Second order thinking

Your website has three jobs now.

Most professional services organisations are only doing one.

Written by Mike Barrett & Sam Bailey
13 Feb 2026

 

Over half of Google searches now end without a click.

That stat should change how every professional services organisation thinks about their website. Because the old model (build a site, fill it with content, and hope people find it) is broken.

The audience journey has changed. And it’s about to change again.

The three-stage reality

Google calls the space between someone first becoming aware of a problem and actually making a decision “the messy middle.” It’s where people explore options, evaluate providers, and form shortlists, often without ever visiting your website directly.

Here’s what the modern client journey actually looks like:

Stage 1: Trigger.

A potential client doesn’t know they need you yet. Something happens: a regulatory change, a board question, a conversation with a peer. They start paying attention. At this stage, your job is to be the authority that shapes their thinking.

Stage 2: The messy middle.

This is where things have changed most. The client is researching, comparing, and evaluating. But increasingly, they’re not doing it themselves. Search engines are summarising. AI assistants are citing. Agents are filtering. Your content in this stage isn’t for humans. It’s for machines. It needs to be structured, authoritative, and readable by algorithms so that you get cited and surfaced when it matters.

Stage 3: Decision.

Back to humans. Someone has arrived at your website because they’ve already been pre-qualified by the messy middle. They’re validating a choice they’ve nearly made. They need to trust you. Team pages, case studies, testimonials, clear next steps. Confidence triggers that convert interest into action.

Three stages. Three different types of content. Three different jobs for your website to do.

Most organisations are only doing one of them. And it’s usually the wrong one.

The content that feels like thought leadership but isn’t

If you work in professional services marketing, you’ll recognise this list: legislation updates, market commentary, budget summaries, sector roundups, downloadable guides, “what you need to know about...” articles.

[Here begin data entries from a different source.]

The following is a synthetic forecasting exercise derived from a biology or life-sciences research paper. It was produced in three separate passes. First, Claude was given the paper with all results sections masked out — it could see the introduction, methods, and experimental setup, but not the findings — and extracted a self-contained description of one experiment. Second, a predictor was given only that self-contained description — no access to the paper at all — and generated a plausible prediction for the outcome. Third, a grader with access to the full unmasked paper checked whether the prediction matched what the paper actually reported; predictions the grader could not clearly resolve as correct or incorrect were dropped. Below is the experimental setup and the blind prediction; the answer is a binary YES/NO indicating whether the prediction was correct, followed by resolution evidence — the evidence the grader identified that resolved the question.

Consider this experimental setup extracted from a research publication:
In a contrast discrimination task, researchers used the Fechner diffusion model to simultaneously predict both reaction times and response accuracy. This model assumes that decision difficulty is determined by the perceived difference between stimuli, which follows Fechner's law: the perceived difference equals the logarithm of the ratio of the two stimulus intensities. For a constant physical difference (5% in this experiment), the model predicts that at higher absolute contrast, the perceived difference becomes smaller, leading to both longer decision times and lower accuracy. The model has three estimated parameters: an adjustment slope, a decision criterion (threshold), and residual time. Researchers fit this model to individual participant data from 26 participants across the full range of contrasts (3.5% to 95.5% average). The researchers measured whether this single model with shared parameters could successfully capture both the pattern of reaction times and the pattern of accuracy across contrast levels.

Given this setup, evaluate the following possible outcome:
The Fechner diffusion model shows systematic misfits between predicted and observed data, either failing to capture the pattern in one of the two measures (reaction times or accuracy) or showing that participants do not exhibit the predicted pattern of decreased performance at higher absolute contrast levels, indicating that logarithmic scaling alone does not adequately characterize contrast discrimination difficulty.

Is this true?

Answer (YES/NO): NO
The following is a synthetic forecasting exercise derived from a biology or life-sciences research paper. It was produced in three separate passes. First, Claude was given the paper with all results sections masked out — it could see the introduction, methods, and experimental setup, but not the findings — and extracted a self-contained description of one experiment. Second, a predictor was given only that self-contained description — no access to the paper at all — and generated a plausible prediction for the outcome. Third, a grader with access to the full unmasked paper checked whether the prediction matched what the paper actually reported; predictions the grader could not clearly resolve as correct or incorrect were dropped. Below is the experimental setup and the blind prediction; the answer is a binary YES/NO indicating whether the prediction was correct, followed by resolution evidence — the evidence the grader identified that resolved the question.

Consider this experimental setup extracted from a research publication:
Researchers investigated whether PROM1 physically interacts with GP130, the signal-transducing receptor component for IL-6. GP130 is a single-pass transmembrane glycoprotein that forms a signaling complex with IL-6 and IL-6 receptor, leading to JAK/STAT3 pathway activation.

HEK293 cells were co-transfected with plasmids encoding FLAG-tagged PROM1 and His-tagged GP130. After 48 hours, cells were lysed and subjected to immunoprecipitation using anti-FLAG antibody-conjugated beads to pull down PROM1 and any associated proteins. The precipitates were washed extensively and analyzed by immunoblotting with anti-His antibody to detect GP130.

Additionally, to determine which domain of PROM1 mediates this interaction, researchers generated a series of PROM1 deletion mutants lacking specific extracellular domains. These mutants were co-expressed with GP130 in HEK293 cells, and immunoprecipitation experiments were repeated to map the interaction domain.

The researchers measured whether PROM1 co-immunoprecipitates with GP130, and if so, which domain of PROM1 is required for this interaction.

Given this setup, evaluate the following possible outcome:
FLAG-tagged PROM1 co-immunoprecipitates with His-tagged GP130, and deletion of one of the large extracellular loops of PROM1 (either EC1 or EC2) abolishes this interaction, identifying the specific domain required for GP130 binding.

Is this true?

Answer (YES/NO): NO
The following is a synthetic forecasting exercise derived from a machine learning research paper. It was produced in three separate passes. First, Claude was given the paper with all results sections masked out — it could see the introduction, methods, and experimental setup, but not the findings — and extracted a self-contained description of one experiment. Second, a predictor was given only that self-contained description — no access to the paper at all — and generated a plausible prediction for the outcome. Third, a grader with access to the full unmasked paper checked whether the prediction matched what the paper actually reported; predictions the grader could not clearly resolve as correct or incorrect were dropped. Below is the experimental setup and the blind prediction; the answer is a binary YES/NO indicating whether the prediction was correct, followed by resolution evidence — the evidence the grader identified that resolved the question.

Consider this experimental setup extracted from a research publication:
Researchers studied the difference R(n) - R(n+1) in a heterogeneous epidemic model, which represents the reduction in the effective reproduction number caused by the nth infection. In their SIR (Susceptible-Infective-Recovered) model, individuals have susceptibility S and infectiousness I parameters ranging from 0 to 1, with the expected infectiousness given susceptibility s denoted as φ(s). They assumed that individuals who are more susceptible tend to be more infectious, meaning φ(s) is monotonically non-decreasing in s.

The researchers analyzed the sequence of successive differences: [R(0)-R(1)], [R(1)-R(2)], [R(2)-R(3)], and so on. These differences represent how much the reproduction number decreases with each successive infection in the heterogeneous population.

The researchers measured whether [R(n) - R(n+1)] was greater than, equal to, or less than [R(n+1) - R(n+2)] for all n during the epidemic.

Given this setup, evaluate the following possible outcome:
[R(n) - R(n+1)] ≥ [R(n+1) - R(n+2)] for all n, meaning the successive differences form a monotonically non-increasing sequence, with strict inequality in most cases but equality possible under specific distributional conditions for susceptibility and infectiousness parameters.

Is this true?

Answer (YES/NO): YES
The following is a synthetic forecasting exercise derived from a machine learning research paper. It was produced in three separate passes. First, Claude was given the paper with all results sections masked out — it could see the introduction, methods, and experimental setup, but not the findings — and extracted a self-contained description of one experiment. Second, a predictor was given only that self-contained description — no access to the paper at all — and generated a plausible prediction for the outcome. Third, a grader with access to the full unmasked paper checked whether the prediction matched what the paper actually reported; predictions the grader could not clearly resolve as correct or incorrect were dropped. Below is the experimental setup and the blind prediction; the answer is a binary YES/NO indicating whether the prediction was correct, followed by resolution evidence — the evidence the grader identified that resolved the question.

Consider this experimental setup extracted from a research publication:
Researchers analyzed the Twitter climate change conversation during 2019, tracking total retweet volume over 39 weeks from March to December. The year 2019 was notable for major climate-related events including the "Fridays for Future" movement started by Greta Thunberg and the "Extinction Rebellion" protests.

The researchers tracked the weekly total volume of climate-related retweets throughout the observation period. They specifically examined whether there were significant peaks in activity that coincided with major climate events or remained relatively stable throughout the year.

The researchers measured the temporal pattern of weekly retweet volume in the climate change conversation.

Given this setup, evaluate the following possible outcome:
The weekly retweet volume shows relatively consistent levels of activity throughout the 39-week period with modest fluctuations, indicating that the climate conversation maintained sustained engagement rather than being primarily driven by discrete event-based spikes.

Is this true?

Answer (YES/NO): NO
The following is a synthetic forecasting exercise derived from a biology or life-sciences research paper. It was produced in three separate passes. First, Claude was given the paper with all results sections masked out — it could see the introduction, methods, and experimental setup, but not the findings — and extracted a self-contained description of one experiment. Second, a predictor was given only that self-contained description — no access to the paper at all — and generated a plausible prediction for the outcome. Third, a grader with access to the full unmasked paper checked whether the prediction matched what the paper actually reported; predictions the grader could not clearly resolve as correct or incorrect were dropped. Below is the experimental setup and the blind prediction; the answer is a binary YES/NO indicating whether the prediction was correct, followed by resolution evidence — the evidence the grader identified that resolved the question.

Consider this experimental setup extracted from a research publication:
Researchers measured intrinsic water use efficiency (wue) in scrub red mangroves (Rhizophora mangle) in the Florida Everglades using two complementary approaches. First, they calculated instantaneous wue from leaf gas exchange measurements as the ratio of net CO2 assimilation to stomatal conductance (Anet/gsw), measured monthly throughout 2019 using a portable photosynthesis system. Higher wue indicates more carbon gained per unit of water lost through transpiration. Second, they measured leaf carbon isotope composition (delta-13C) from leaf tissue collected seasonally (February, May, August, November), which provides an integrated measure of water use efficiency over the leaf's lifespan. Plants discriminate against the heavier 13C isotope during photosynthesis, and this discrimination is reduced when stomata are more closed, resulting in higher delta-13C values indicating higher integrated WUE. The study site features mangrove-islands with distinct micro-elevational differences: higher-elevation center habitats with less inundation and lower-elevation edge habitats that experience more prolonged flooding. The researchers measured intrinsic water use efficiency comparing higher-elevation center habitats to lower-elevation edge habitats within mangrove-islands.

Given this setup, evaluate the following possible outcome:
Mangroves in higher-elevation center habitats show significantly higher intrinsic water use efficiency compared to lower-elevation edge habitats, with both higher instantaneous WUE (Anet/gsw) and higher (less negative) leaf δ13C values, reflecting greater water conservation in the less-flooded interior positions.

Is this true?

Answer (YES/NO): NO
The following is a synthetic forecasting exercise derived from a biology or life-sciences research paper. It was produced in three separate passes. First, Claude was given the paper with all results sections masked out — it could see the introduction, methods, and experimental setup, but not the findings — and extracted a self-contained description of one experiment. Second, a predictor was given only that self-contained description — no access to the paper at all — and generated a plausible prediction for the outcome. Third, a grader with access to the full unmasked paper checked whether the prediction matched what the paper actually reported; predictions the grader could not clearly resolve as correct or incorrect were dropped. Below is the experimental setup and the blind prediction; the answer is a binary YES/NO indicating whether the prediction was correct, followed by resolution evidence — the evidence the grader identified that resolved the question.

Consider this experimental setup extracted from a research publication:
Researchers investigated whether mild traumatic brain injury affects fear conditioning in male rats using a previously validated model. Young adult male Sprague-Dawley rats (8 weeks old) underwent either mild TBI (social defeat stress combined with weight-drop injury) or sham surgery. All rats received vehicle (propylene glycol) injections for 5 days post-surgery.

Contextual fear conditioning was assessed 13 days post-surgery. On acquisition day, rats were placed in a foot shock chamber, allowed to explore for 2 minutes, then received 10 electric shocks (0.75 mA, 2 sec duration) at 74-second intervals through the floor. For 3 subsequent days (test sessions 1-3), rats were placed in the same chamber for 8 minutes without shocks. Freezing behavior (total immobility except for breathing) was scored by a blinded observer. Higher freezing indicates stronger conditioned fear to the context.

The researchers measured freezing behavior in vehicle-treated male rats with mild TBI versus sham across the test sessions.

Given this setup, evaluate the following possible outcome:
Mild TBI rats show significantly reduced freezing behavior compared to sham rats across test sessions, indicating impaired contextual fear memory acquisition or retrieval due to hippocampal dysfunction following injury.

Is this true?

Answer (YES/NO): NO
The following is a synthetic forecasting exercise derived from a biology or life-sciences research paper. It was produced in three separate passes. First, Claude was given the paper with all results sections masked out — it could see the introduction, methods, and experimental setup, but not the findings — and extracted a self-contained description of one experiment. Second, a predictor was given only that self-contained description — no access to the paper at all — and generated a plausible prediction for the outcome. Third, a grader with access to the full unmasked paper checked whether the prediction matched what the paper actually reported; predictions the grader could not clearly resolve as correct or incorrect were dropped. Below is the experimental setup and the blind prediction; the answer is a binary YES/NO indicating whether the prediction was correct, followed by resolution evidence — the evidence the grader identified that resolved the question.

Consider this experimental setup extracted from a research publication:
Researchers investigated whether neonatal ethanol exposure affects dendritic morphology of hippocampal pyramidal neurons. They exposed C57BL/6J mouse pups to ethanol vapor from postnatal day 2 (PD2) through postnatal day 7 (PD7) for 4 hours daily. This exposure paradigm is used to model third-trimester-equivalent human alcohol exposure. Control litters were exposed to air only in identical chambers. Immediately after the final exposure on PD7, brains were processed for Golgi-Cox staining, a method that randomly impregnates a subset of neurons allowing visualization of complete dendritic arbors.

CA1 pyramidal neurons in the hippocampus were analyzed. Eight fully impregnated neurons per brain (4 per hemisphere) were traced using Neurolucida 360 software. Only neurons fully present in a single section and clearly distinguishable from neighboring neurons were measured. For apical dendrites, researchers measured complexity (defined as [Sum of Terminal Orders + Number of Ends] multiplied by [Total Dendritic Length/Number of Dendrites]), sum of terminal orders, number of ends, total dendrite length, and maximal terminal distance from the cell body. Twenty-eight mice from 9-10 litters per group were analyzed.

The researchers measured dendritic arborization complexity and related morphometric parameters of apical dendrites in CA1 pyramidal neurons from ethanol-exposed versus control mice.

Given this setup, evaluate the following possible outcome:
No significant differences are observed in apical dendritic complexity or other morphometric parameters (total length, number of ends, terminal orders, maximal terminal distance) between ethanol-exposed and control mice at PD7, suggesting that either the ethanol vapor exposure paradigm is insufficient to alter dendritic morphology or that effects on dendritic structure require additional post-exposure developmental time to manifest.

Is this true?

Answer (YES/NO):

For years, this was the playbook. Publish regularly. Demonstrate expertise. Keep the website fresh. It felt like thought leadership.

The problem is that AI can now produce all of it in seconds. Every one of those content types (the Employment Law Update, the Spring Budget Summary, the guide to changes in care home regulation) can be generated by any organisation with access to ChatGPT, which is every organisation.

That doesn’t mean it’s useless. Some of it works well in the messy middle, where machines are looking for structured, factual, authoritative content to cite. But it’s not trigger content. It doesn’t make anyone pay attention to your organisation specifically. It doesn’t shape thinking or create awareness. It informs. And informing is now a commodity.

Organisations that still treat this as their primary content strategy are investing time and effort in content that no longer differentiates them. Worse, they’re neglecting the two stages that actually do.

 

Why this is about to accelerate

Right now, the messy middle is dominated by search engines and AI overviews. Soon, it’ll be agents.

Not chatbots. Agents. Autonomous software that researches on behalf of humans, evaluates options against criteria, and presents shortlists. Your prospective client won’t Google “commercial property solicitor near me.” Their agent will query multiple sources, assess structured data, evaluate authority signals, and recommend three organisations that match.

If your content isn’t structured for that world, you won’t make the shortlist. Not because you’re not good enough, but because you’re invisible.

The organisations that understand this have a window of opportunity. Most competitors haven’t caught up yet. The ones that structure their content now, with proper schema markup, clear expertise signals, and machine-readable authority, will compound that advantage as AI adoption grows.

Click-through rates from citations are significantly lower than from traditional search listings. The validation has already happened. Prospects have the answer they need, attributed to sources the AI considers authoritative.

This changes the competitive dynamic. Being cited repeatedly signals authority to prospects researching your market. It positions you alongside the recognised experts in your field, even when no click follows. Absence from citations, even when your content is strong, quietly signals the opposite.

What each stage actually needs

Trigger content is about authority, and it has to be yours.

This is the thought leadership that positions your organisation as the one that sees around corners. Not a summary of what changed in the Autumn Budget. An original perspective on what it means for your clients and what they should do about it. Not a guide to the new regulation. Your senior partner’s view on why it won’t work, based on twenty years of advising the sector.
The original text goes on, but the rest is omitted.